Minggu, 13 Agustus 2017

Menagih Komitmen Dekriminalisasi Pengadaan

(Materi yang sama dimuat pada website www.birokratmenulis.org pada link http://birokratmenulis.org/dekriminalisasi-pengadaan-melalui-integrasi-penanganan-permasalahan-hukum-barangjasa/).

Pengadaan barang/jasa dinaungi oleh Peraturan Presiden Nomor 54 Tahun 2010 tentang Pengadaan Barang/Jasa Pemerintah dan seluruh perubahannya dan seluruh peraturan turunannya. Pada konsiderannya Peraturan Presiden Nomor 54 Tahun 2010 menginduk kepada UU Nomor 1 Tahun 2004 tentang Perbendaharaan negara, Peraturan Pemerintah Nomor 29 Tahun 2000 tentang Penyelenggaraan Jasa Konstruksi, dan Peraturan Pemerintah Nomor 6  tahun 2006 tentang Pengelolaan Barang Milik Negara/Daerah.

Dalam kaitannya dengan permasalahan pengadaan barang/jasa yang dalam menghadapi sengketa pengadaan diatur dalam pasal 117 ayat (2) pengaduan disampaikan kepada APIP (aparat pengawasan internal pemerintah) dan LKPP (Lembaga Kebijakan Pengadaan barang/Jasa Pemerintah). Tidak dijelaskan apakah APIP hanya meliputi Inspektorat/Inspektorat Jenderal atau juga meliputi BPK dan BPKP. Pengaduan harus disertai bukti-bukti kuat yang terkait langsung dengan materi pengaduan. Ayat (3) menyatakan APIP dan LKPP menindaklanjuti pengaduan sesuai kewenangannya. Ayat (4) menyatakan hasil tindak lanjut pengaduan dapat dilaporkan kepada instansi yang berwenang dalam hal diyakini terdapat indikasi KKN yang akan merugikan keuangan negara. Ayat (5) menyatakan instansi yang berwenang dapat menindaklanjuti pengaduan setelah kontrak ditandatangani dan terdapat indikasi adanya kerugian negara.
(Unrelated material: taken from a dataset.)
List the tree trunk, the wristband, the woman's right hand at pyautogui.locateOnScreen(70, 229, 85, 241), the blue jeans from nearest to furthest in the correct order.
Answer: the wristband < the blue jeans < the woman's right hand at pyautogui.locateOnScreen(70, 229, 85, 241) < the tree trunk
Pasal 118 sampai dengan pasal 124 mengatur lebih lanjut tentang pasal 117. Dari uraian ini bisa diambil kesimpulan bahwa seluruh pengaduan tentang sengketa pengadaan barang/jasa seharusnya ditangani pertama kali oleh APIP/LKPP, sedangkan instansi berwenang bekerja setelah ada pelimpahan dari APIP/LKPP.

Peraturan Presiden Nomor 54 Tahun 2010 seharusnya mempedomani peraturan yang menjadi konsiderannya.

Bila kita buka UU Nomor 1 Tahun 2004 tentang Perbendaharaan Negara. Pasal 1 tentang pengertian Kerugian Negara/Daerah adalah kekurangan uang, surat berharga, dan barang, yang nyata dan pasti jumlahnya sebagai akibat perbuatan melawan hukum baik sengaja maupun lalai. Penyelesaian kerugian negara/daerah diatur dalam pasal 59-67. Pasal 60 dan 61 ayat (1) menyatakan setiap kerugian negara/daerah wajib dilaporkan oleh atasan langsung kepada menteri/pimpinan lembaga/kepala daerah dan diberitahukan kepada Badan Pemeriksa Keuangan. Pasal 62 menyatakan pengenaan ganti rugi kerugian negara/daerah ditetapkan oleh BPK dan apabila ditemukan unsur pidana maka BPK menindaklanjuti sesuai peraturan yang berlaku (dalam penjelasan disebutkan menyampaikan kepada instansi yang berwenang).. Penjelasan pasal 59 disebutkan Penyelesaian kerugian negara perlu segera dilakukan untuk mengembalikan kekayaan negara yang hilang atau berkurang serta meningkatkan disiplin dan tanggung jawab para pegawai negeri/pejabat negara pada umumnya, dan para pengelola keuangan pada khususnya. Dan Dari uraian ini bisa disimpulkan bahwa kerugian negara/daerah ditangani pertama kali oleh BPK dan bila ditemukan unsur pidana baru ditindaklanjuti kepada instansi yang berwenang sesuai peraturan.